In sum, machine-learning MRI algorithms can help PTs, rehab specialists, and physicians develop a patient-specific treatment plan, based on their medical history and unique musculature.
AI as a Tool for Clearer Tissue Imaging and Diagnosis
Beyond a specific use case like rotator cuff injury, AI-powered MRI analysis tools can greatly assist providers in a wide range of clinical decision-making instances. By minimizing the margin of error and generating advanced details about the affected musculoskeletal structure, these technologies allow them to create a truly personalized and progressive care plan. As importantly, the rapid analysis makes this process much more efficient and scalable than traditional MRI-based diagnostic approaches.
The more data these platforms analyze, the more the AI learns about human anatomy and how injuries, surgeries, and unique structures affect musculoskeletal performance. These data will become ever richer — and therefore invaluable clinically and for research purposes.
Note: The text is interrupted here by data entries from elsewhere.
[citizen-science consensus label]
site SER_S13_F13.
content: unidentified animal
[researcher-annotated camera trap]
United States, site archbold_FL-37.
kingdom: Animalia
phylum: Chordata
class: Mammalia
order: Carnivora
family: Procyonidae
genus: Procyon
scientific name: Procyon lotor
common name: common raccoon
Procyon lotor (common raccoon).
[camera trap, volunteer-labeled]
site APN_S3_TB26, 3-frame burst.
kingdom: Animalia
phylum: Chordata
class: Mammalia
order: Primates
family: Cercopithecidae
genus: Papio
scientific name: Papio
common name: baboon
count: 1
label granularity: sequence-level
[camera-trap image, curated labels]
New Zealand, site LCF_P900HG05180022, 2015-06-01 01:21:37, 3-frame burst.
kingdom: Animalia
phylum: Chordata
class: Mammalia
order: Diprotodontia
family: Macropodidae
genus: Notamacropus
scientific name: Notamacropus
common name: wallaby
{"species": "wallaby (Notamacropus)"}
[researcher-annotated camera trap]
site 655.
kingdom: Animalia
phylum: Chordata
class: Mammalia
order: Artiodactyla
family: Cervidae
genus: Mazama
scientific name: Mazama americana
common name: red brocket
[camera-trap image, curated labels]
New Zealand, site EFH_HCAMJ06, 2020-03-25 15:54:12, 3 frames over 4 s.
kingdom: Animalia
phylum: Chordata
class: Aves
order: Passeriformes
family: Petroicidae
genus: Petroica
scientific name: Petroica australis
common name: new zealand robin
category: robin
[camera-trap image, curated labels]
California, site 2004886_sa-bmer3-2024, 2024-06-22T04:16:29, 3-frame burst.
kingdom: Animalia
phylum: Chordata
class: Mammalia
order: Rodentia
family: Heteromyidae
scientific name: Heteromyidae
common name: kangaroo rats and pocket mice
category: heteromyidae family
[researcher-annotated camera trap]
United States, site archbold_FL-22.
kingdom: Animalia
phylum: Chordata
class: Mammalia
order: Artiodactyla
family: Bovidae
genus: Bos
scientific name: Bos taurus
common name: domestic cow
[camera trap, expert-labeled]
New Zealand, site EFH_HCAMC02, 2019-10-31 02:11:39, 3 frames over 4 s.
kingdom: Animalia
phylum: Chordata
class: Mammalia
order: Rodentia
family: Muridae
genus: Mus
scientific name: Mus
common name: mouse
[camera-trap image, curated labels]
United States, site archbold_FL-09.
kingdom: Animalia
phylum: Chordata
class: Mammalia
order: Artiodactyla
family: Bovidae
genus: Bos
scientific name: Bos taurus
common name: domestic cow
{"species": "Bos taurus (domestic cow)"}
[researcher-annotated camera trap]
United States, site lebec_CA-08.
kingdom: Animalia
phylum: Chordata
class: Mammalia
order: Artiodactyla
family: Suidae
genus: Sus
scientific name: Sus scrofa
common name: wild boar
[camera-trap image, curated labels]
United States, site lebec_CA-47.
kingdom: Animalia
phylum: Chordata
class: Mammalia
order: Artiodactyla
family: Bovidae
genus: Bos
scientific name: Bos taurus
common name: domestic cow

With the ability to efficiently leverage deep MRI insights, human performance specialists across the global healthcare landscape can develop true precision programs to optimize muscle strength and joint integrity for maximum performance and reduction in the risk of injury.
Wrapping Up
As shown in Skeletal Radiology’s review of deep-learning imaging tools, artificial intelligence offers tremendous potential for the field of sports medicine. In addition to streamlining and improving current image-based diagnostics, AI will continually learn more about human physiology to give scientists, clinicians, and providers even more insight into the human body. The data produced will further improve our understanding of muscle segmentation, complementarity, and optimal function, even with the effects of aging and injury.
By leveraging these powerful data, we can help athletes perform at the most advanced levels as well as help them have longer and more successful careers thanks to early injury detection and greater injury management programs and protocols.